Rede von Bundesrat Pascal Couchepin

Langenthal, 10. April 2008 

Sehr geehrte Damen und Herren

Warum gedenkt man Reden? Reden, die notabene vor 182 Jahren geschrieben wurden? Und was geht in uns vor, wenn wir im heutigen Kontext die Rede Pestalozzis wieder lesen?

Reden gehören zum jeweiligen Zeitkontext. Nur so kann eine Rede richtig verstanden werden. Doch Reden können auch viel später noch sinngebend sein.

Offensichtlich haben sich die Organisatoren im Diskurs von Pestalozzi wiedergefunden. Ansonsten würde der heutige Anlass nicht stattfinden. Die Rede wäre auch nicht in Buchform neu veröffentlicht worden.

Warum dieses neue Interesse?

Es muss seine Lebenseinstellung gewesen sein. Pestalozzi hatte Ideen, die auch heute noch als richtig angesehen werden. Ja, mit seiner Einstellung hätte er vielleicht die Wahlen verloren, wäre er Politiker.

Aber wer sät, kann nicht kurzfristig die Ernte einfahren. Entscheidend ist, dass man den Acker trotzdem nicht verlässt.

In welcher Zeit lebte Pestalozzi?

Es war die Zeit nach der französischen Invasion. Die Zeit, nachdem die helvetische Republik an der heftigen Reaktion gewisser Kreise gescheitert war.

Das französische Reich war nach schmerzhaften Kriegen zusammengebrochen. Die Schweiz wusste nicht mehr, wohin sie steuern wollte.

In diesem politischen Umfeld hielt Pestalozzi seine Rede. Darum hatte die Rede, wie ich vorhin schon angedeutet habe, einen pessimistischen Grundton.

Und trotzdem! Pestalozzis Lösungsvorschläge waren optimistisch. Er war überzeugt, dass sich Erziehung, Bildung und Integration als wichtige Aufgaben durchsetzen werden und müssen. Er war überzeugt, dass der Aufstieg durch Leistung ermöglicht werden muss.

• _Aufgabenstellung 1_
Welche Aufgaben werden sich laut der Rede über Pestalozzi nach seiner Überzeugung als wichtig durchsetzen? Zähle sie alle auf.
• _Aufgabenstellung 2_
Führe die Rede über Pestalozzi im selben Ton nach ihrem letzten Satz weiter.

• _Datenauszug_
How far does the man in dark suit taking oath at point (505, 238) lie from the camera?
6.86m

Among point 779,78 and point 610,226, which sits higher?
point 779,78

• _Antwort 1_
- Erziehung
- Bildung
- Integration

• _Antwort 2_
Metternich, der führende Staatsmann der Restaurationszeit, stand für die gegenteiligen Bestrebungen. Er wollte eine Rückkehr zur „Ordnung“, gemeint war natürlich die Rückkehr zur alten Standesordnung. Er bekämpfte die liberalen Bewegungen.

Nüchterne Beobachter hätten zu dieser Zeit vielleicht das Ende des Liberalismus vorausgesagt. Sie hätten gedacht, dass Metternich langfristig Erfolg haben wird.

Heute wissen wir: Es ist der Geist Pestalozzis, der sich durchgesetzt hat, und nicht der Geist Metternichs!

Was tun gegen die Verwahrlosung der Kinder?

Kommen wir zurück zu Pestalozzis „Langenthaler Rede“. Darin kritisiert Pestalozzi heftig, dass die Kinder der Unterschicht während den ersten 6 bis 7 Jahre vernachlässigt werden und sich so einen Nachteil einhandeln, der später kaum mehr aufzuholen ist. Er befürchtet eine Verwahrlosung insbesondere der Kinder der Fabrikarbeiter.

Daher propagiert er eine frühe Bildung für alle Kinder- auch eine kleine Revolution, aber ohne Gewalt! Er ruft das Land auf, die Kinder der armen Schichten, (ich zitiere), „von der Wiege auf zu ununterbrochenem Gebrauch ihrer Kräfte und Anlagen zu bilden und ihre überlegte und erfinderische Tätigkeit zu beleben…“.

 


Liebe Freunde,
man sagt immer, die moderne Gesellschaft verhindere die ewige Rückkehr der Geschichte. Wer für den Fortschritt ist, glaubt nicht, dass die Gesellschaft das Rad zurückdrehen kann. Doch wenn ich die Kritiken gewisser intellektueller Kreise zum „harmos“- Projekt beobachte, ist mir, als wären die Gegner Pestalozzis wieder neu geboren!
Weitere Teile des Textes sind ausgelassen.